Waldron and his associates briefed a group of sentors on Jan. 4. The next day, he himself briefed several House members, including on the (debunked) theory that foreign powers had gained control over the vote tallies.

The document also outlined means by which Vice President Mike Pence might delay or overturn the results, the Guardian adds:

Pence could pursue one of three options, the PowerPoint said: seat Trump slates of electors over the objections of Democrats in key states, reject the Biden slates of electors, or delay the certification to allow for a “vetting” and counting of only “legal paper ballots”.

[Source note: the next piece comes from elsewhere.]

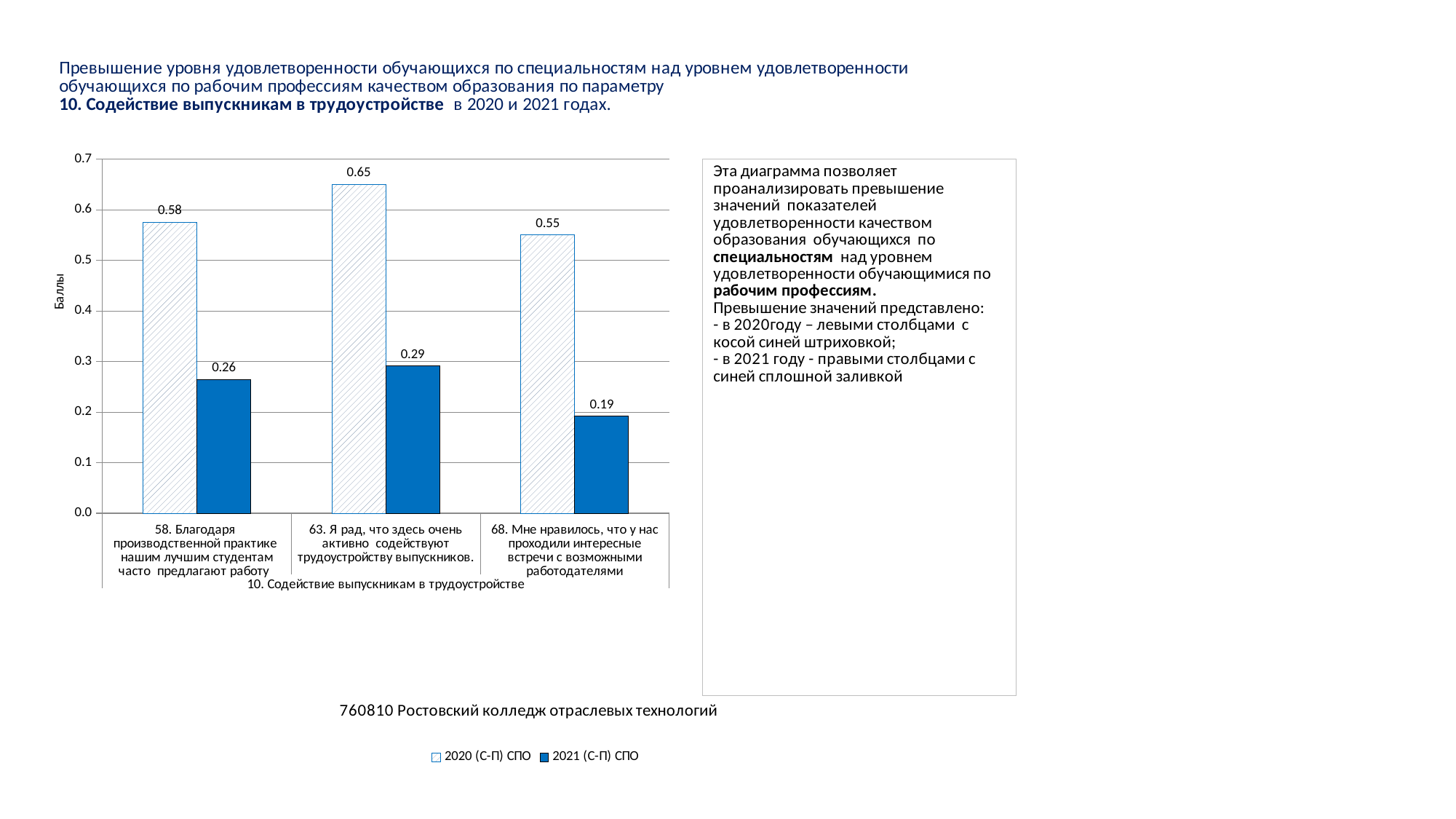
Is the 2020 (С-П) СПО value for item 63 greater or less than 0.6? greater What is the 2020 (С-П) СПО value for item 58 (Благодаря производственной практике нашим лучшим студентам часто предлагают работу)? 0.58 What is the 2021 (С-П) СПО value for item 63 (Я рад, что здесь очень активно содействуют трудоустройству выпускников)? 0.29 Which is larger for item 68: the 2020 (С-П) СПО value or the 2021 (С-П) СПО value? 2020 (С-П) СПО Which item has the highest 2020 (С-П) СПО value? 63. Я рад, что здесь очень активно содействуют трудоустройству выпускников. Which item has the lowest 2021 (С-П) СПО value? 68. Мне нравилось, что у нас проходили интересные встречи с возможными работодателями What kind of chart is shown on the slide? Bar chart What is the label of the vertical axis? Баллы How many categories (items) are shown on the x axis? 3 How many series does the legend list? 2 What is the 2021 (С-П) СПО value for item 68 (Мне нравилось, что у нас проходили интересные встречи с возможными работодателями)? 0.19 What is the difference between the 2020 and 2021 values for item 58? 0.32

The final option for Pence is similar to an option that was simultaneously being advanced on 4 and 5 January by Trump lieutenants – led by lawyers Rudy Giuliani and John Eastman, as well as Trump strategist Steve Bannon – working from the Willard hotel in Washington DC.

The Willard Hotel war rooms were bound to turn up here. Meadows’ posession of the document makes it a stretch for him to claim he was unaware such plans were under consideration.

Representative Bennie Thompson, Democrat of Mississippi and the chairman of the committee, has cited the 38-page PowerPoint as among the reasons he wants to question Mr. Meadows under oath.

Before coming to loggerheads with the panel, Mr. Meadows had provided some useful information to the committee, including a November email that discussed appointing an alternate slate of electors to keep Mr. Trump in power and a Jan. 5 message about putting the National Guard on standby. Mr. Meadows also turned over his text messages with a member of Congress in which the lawmaker acknowledged that a plan to object to Joseph R. Biden Jr.’s victory would be “highly controversial,” to which Mr. Meadows responded, “I love it.”

Like the smell of napalm in the morning, eh?